There have been many turning points in my life that have made an impact… even at a young age. In the 1950’s there was a TV show called Sea Hunt (1958-61) starring Lloyd Bridges as Mike Nelson, a retired Navy Diver who had all sorts of exciting adventures. By our modern standards, the SCUBA diving sequences and special effects would be seen as amateur but to a boy of eight with an imagination it was magic. Many of my diving friends reference Sea Hunt as their first introduction to SCUBA and credit the show for sparking their interest in diving. After seeing Sea Hunt, I had only two goals in life… to become a SCUBA diver and to own a boat (he had a cool cabin cruiser named Argonaut on the show). I was too young to learn SCUBA but quickly learned to snorkel and when I turned seventeen I took a SCUBA class and got certified. I did my check out dives in the cold, dark water of Monterey Bay and at that point in my life I had no idea a place like Catalina existed… but I was getting closer!

When my local dive shop sponsored a boat dive trip I signed up. We boarded an old rusty boat called the Emerald and headed out to sea. I don’t recall where we dove but I remember the Captain saying we would get a mooring in Avalon for the night. It was a hot, sunny summer afternoon when the boat pulled in and I’ll never forget my first impression of Catalina. The harbor was full of beautiful boats, many had music playing, there were girls in bikinis everywhere… on the beach, walking downtown, dancing on boats… everywhere!  When I ordered a beer at a local bar the bartender wasn’t overly concerned about seeing an ID (things were a little looser in the 1960’s). On top of all this, the water was clear, warm and provided great diving! I found Catalina Island and it was a very positive experience. After that, I returned as often as possible.

As my life progressed, I got married, had children and Catalina remained an important part of my life. Every visit to the island was viewed as an adventure. My children learned to swim, snorkel, SCUBA dive, paddle board and play golf here. We brought our friends so we could share the island with them and over the years have made many local friends. It was about twelve years ago when we realized the dream of buying our own home here. While we don’t live here full time, we now get to spend considerably more time on the island.
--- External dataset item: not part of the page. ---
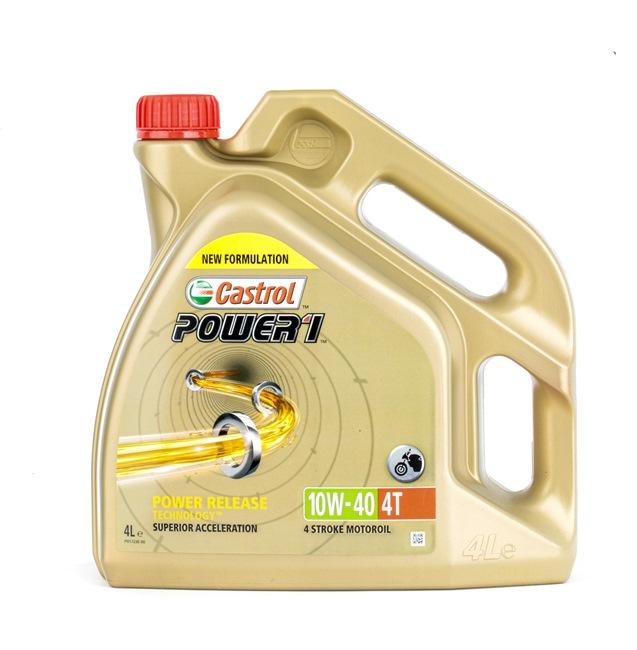 economico 10W-40 Olio motore per auto - 4008177072123 di CASTROL comprare online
I write historical fiction novels and have traveled to many places encountering interesting people along the way… many have inspired characters in my books. Places like Key West, Saint Augustine, Port Royal, and Avalon have long and colorful histories that can provide a backdrop to a story. I have also found the best stories are told around a campfire, on a fishing boat or at a local bar. If you don’t hear a good story in places like The Marlin Club, The Lobster Trap, Coyote Joe’s or The Locker Room, well, you just aren’t listening!
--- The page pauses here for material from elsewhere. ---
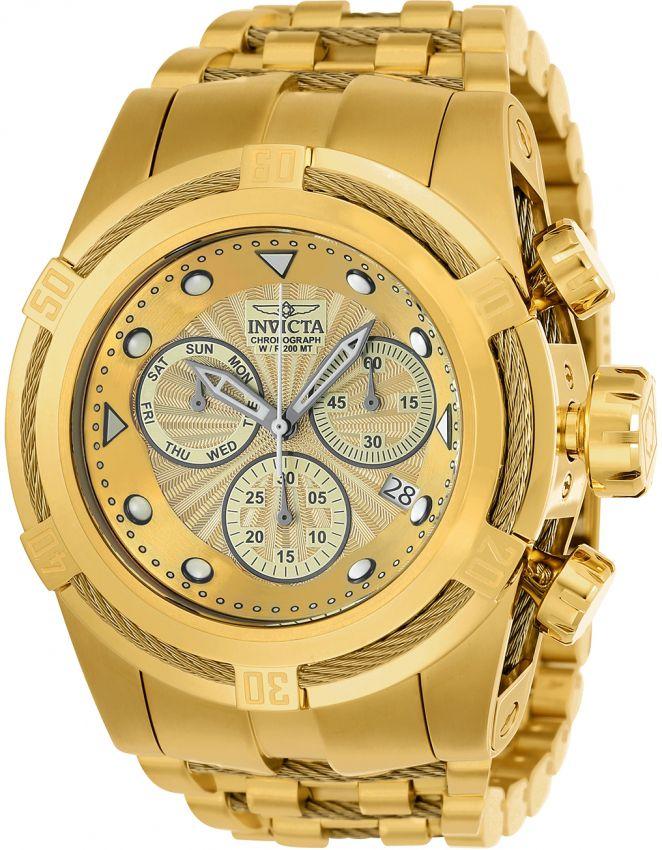0176258f9d3 Relógio Invicta Bolt Zeus 23911 Banhado Ouro 18k 53mm Calendário Duplo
Many years ago I found myself sitting at a bar, having a few beers with Joseph Wambaugh, a very well-known author… which is a separate story in itself. My first book was in the beginning stages but I was struggling with some aspects of the craft. We talked about writing, etc. and I learned some things from him about listening to the stories around me, but more importantly, seeking stories out and remembering them. Many of the tales heard can be inserted into a novel through a character in the story. I also learned writing is a process that can’t be hurried and all about ‘writer’s block’… when you just can’t make the process happen.

Fortunately I have Catalina. Maybe it’s the weather, the people, the relaxed atmosphere, the cocktails… but there are two places I never have writer’s block; Catalina Island and aboard my boat! So I’ll just keep coming back to Catalina… like Jimmy said in the song, ‘I know I don’t get there often enough but God knows I surely try.’